WHAT IS BEING ASKED =>
Beginning at the line that has "Is (x=358, y=203)" and continuing through the end of the records, reproduce every line, requests included. Scale each coordinate and box value in the answers by 1.05 and round to the nearest whole number, halves up, while keeping the requests unchanged.

GIVEN RECORDS =>
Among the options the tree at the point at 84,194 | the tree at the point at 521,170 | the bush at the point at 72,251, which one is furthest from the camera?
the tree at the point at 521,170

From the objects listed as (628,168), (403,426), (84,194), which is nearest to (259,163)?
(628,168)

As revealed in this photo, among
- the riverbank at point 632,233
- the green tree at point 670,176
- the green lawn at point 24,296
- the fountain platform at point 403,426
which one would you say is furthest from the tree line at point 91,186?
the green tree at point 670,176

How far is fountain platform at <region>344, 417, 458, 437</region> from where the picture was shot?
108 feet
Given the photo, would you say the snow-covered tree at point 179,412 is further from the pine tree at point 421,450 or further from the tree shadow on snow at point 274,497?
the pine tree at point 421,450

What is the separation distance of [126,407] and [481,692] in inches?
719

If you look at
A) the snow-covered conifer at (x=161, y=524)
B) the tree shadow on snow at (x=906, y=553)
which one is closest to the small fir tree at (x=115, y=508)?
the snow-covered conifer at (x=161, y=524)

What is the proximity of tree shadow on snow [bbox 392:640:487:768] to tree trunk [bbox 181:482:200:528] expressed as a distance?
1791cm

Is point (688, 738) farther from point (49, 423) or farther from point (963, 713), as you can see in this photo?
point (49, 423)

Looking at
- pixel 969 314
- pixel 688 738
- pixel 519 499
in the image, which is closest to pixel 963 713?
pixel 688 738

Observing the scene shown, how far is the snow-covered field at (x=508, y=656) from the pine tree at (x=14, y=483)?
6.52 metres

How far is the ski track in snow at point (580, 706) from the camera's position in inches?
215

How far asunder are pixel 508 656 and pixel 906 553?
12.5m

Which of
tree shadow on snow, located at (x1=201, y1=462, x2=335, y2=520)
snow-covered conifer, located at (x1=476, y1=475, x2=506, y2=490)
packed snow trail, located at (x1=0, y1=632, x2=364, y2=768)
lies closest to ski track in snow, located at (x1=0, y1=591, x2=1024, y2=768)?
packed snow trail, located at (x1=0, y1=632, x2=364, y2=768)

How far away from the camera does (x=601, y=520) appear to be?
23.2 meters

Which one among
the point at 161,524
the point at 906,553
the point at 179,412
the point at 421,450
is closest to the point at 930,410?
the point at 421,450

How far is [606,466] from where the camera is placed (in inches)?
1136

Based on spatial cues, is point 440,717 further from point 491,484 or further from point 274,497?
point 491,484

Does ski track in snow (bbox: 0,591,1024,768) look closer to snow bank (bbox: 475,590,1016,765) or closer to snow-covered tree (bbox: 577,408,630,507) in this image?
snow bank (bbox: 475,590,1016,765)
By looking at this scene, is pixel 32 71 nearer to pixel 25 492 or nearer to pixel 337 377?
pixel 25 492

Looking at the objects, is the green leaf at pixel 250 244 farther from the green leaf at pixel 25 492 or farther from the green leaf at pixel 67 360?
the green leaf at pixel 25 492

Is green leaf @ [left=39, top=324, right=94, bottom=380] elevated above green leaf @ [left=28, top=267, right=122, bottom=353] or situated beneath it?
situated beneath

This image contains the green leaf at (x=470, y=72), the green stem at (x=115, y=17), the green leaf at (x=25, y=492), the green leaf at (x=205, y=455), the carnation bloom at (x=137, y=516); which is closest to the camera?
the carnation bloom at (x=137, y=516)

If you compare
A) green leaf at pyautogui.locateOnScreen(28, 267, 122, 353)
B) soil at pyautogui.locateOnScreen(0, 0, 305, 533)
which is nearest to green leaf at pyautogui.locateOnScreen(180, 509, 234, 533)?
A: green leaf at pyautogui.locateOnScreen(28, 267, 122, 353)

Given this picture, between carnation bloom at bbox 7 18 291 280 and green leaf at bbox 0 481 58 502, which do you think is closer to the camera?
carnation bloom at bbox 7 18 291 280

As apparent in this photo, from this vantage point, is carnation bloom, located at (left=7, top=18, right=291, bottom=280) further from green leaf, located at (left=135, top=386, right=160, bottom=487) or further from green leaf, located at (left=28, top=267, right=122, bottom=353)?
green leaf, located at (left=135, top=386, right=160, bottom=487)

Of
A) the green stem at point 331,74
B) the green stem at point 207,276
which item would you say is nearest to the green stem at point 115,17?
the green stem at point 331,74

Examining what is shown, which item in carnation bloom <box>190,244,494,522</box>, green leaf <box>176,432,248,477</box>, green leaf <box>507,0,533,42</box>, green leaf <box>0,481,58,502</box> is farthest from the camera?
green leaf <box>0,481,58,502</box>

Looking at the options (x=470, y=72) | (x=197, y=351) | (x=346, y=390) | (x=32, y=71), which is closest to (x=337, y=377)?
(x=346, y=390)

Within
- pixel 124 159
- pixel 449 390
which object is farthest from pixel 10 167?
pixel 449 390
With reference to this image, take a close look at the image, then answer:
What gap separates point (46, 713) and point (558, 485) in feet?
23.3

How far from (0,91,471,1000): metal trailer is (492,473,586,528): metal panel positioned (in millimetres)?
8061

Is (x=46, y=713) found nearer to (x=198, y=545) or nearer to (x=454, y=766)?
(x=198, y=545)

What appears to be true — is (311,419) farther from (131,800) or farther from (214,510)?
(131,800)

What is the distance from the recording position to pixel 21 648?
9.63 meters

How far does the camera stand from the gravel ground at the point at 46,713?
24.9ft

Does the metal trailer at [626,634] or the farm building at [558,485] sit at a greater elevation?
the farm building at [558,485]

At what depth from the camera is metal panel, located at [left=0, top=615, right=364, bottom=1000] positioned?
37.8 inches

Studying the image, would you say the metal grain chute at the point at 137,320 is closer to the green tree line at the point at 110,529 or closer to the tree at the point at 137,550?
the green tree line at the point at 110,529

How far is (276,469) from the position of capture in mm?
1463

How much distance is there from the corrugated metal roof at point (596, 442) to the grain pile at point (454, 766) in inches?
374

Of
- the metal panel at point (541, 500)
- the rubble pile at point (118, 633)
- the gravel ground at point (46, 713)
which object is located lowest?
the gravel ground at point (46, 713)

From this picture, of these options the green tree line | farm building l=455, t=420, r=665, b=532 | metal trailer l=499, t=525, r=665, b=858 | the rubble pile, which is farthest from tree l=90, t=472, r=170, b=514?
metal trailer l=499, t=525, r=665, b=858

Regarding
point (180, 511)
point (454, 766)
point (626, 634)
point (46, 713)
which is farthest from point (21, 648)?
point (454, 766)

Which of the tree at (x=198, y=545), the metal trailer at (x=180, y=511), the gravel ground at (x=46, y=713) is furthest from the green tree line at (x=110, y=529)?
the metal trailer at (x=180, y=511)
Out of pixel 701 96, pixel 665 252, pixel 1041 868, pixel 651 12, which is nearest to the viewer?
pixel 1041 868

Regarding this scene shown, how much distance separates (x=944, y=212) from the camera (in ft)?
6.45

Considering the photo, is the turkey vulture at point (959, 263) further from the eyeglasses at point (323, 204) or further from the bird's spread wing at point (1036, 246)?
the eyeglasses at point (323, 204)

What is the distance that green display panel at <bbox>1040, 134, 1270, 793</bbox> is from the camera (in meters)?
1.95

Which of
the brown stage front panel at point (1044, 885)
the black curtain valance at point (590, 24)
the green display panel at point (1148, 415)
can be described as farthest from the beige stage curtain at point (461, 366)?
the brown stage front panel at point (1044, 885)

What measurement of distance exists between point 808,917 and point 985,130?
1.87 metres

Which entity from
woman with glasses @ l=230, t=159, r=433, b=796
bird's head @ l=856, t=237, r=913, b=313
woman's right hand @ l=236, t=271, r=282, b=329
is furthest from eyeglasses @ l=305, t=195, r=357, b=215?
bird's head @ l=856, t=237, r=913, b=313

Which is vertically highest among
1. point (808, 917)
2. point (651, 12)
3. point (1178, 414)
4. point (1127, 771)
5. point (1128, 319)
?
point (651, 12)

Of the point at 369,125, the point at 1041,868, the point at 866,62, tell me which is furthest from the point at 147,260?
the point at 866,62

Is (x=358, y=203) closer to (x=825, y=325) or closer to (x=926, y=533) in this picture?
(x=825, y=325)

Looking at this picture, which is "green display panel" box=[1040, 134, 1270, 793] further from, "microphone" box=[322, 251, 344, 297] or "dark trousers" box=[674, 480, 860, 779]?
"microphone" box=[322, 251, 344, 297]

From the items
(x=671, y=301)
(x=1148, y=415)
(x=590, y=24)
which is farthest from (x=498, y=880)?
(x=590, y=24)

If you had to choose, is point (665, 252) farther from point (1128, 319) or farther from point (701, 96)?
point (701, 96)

EXERCISE RESPONSE =>
Is (x=358, y=203) closer to (x=825, y=325) or closer to (x=926, y=533) in this picture?
(x=866, y=341)

Looking at this picture, which is "green display panel" box=[1040, 134, 1270, 793] further from, "microphone" box=[322, 251, 344, 297] or "dark trousers" box=[674, 480, 860, 779]?
"microphone" box=[338, 264, 361, 312]

From the items
(x=671, y=301)
(x=1148, y=415)
(x=590, y=24)
which is farthest from (x=498, y=880)?
(x=620, y=25)

If you had to choose, is point (665, 252) farther from point (1128, 319) or farther from point (701, 96)?
point (736, 101)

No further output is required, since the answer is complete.